De même dans Seven, l'identité même de la ville est masquée. Tout y est isolé, ignoré. Hormis quelques lieux communs, jamais Fincher ne prend de repères dans sa ville, sous un temps pluvieux et sombre, où tout se confond, tout est sale et perverti (c'est le monde de John Doe). Plus encore dans The Game, où seul Von Orton possède un vrai visage.
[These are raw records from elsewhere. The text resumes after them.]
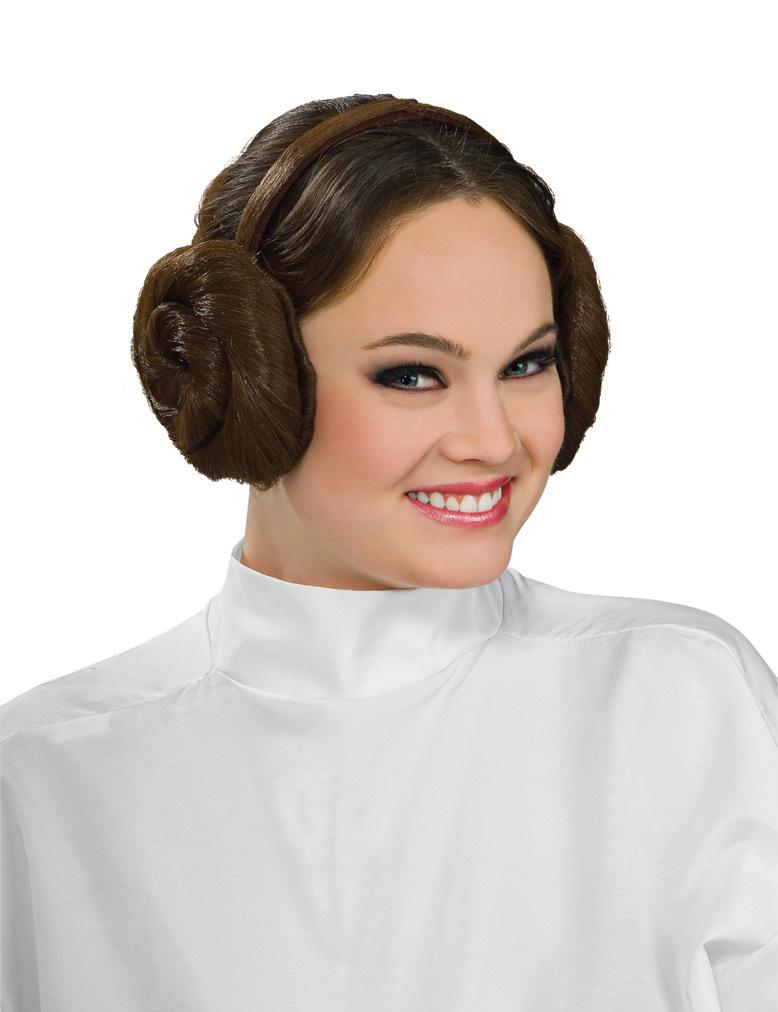 Prinzessin Leia™ Frisur Aus Star Wars™ Perücken Und Günstige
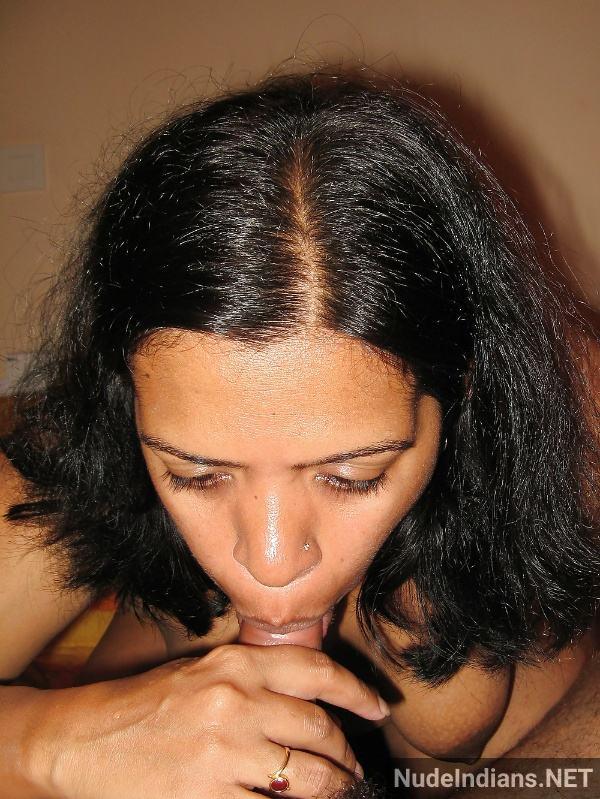 desi blowjob hd pics pretty women sucking cock - 1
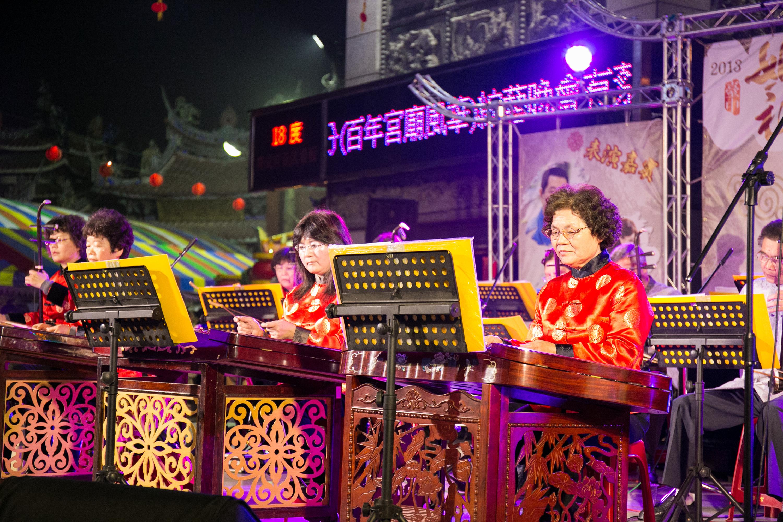 臺中媽祖國際觀光文化節在樂成宮,活動紀錄拍攝者台中婚錄張西米3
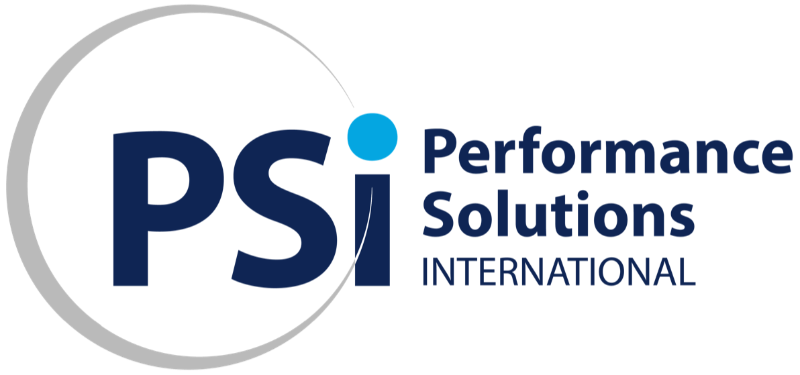 Performance Solutions International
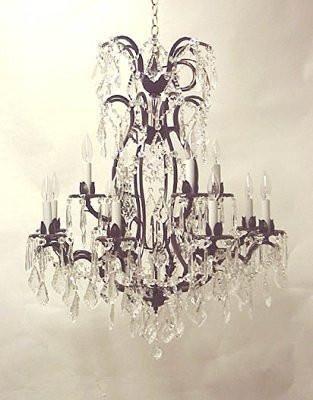 Wrought Iron Crystal Chandelier W Swarovski Crystal H36 X W28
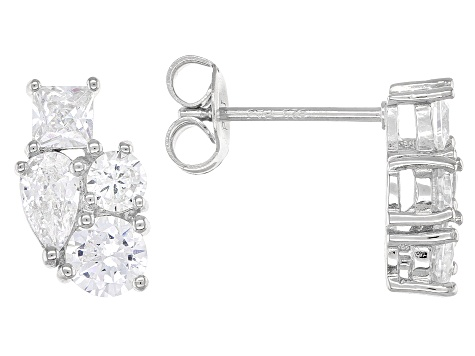 White Cubic Zirconia Rhodium Over Sterling Silver Cluster Earrings 2.28ctw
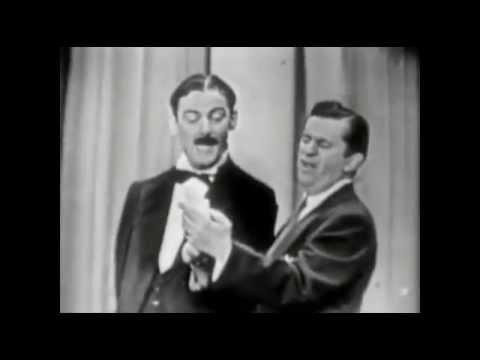 Classic 1940's Television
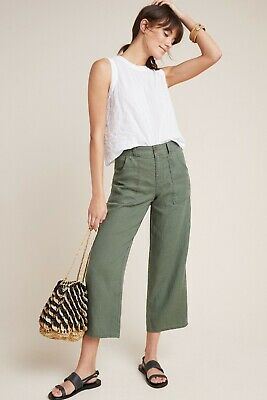 Sanctuary Cropped Pants 30 NWT New Olive Green Cropped 100% Linen Mid-Rise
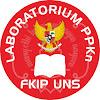 Lab PPKn FKIP UNS
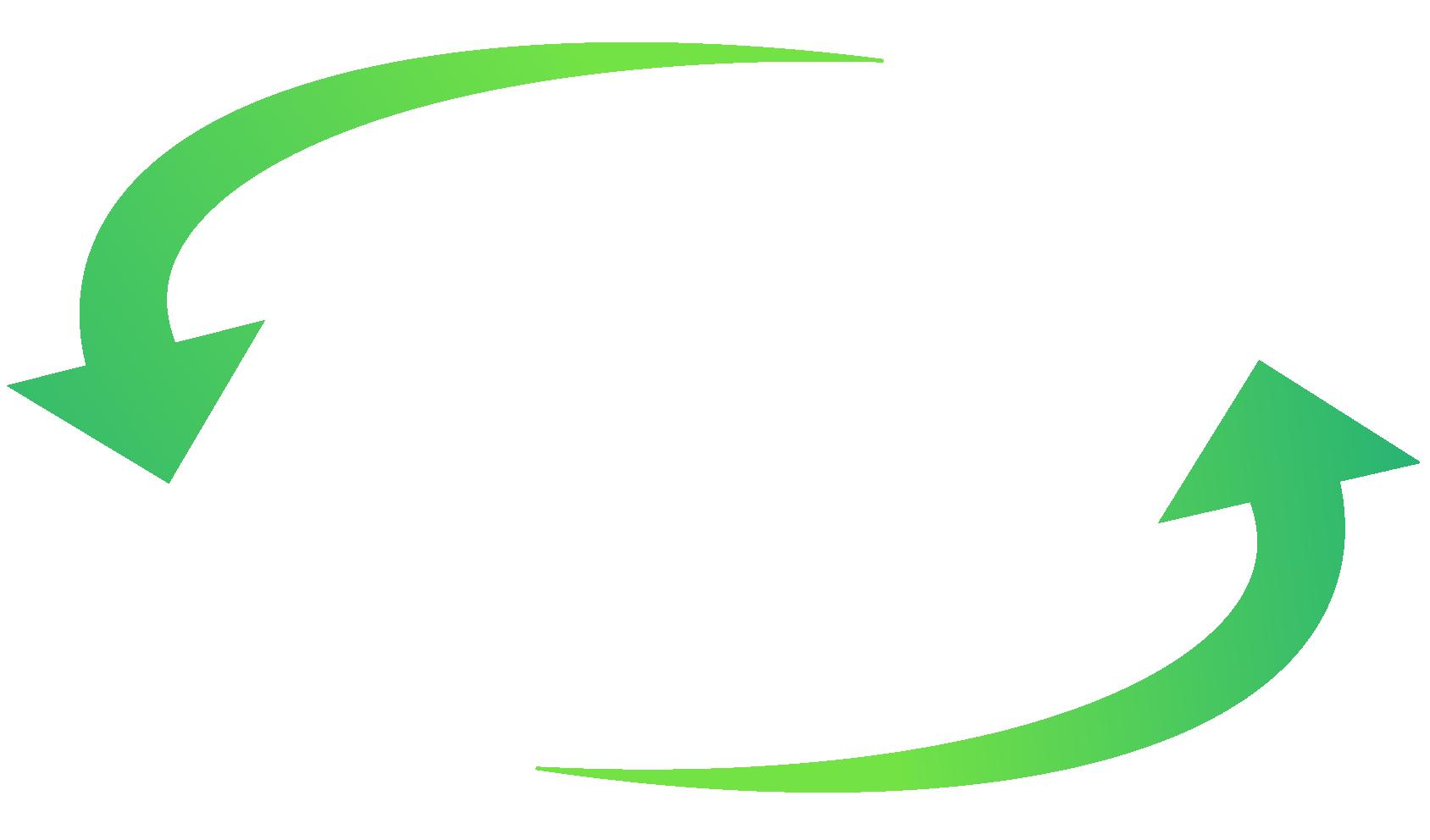 Ohjelmaan kirjautuminen icon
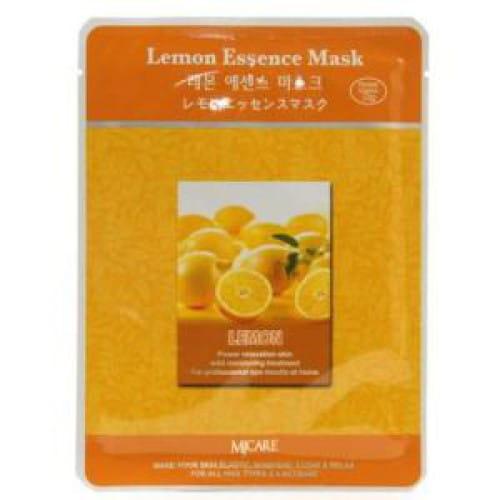 Маска для лица с экстрактом лимона MJ CARE Essence Mask [Lemon]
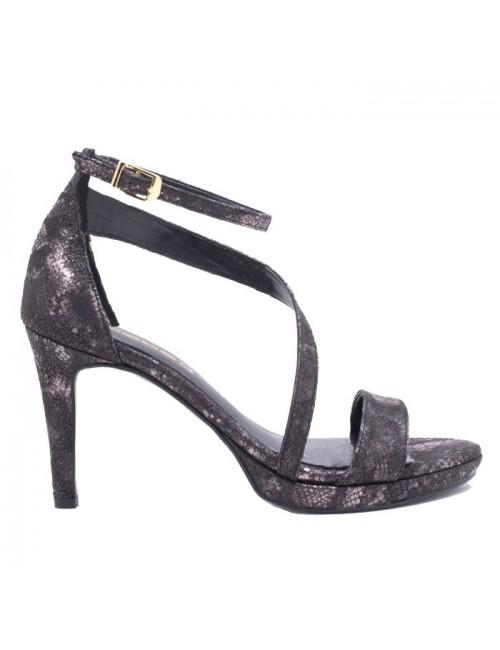 Γυναικείο πέδιλο Katia Shoes Α154967 Μαύρο/Φίδι (Ελληνικό)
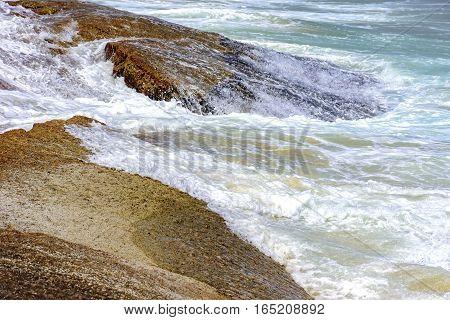 Water dripping between rocks on Devil beach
Tous les autres personnages du film sont finalement des anonymes, acteurs sous d'autres identités, ou des menteurs jouant un jeu.


Enfin dans Fight club, l'ironie provient tout d'abord du jeu du personnage principal, changeant de nom, ou du caractère vide de l'emploi du personnage (les "single serving" ne sont rien d'autre que l'illustration d'un monde construit pour une pensée unique) ou encore de l'utilisation non subtile (et c'est voulu) du mobilier suédois, véritable hymne à l'uniformisation. Plus tard dans le film, on retrouve les crânes rasés, et évidemment la phrase "dans le projet chaos, nous n'avons pas de nom".


Tout ceci n'est là que pour conforter l'hypothèse de départ, qui est l'idée centrale de tous les films de Fincher. Des personnages en quête d'identité au milieu d'un monde prônant une idée commune, une uniformisation dans l'apparence ou dans l'esprit. Un monde qui prône l'apathie ou le laisser-aller dans la contrôle que l'on peut avoir sur sa vie.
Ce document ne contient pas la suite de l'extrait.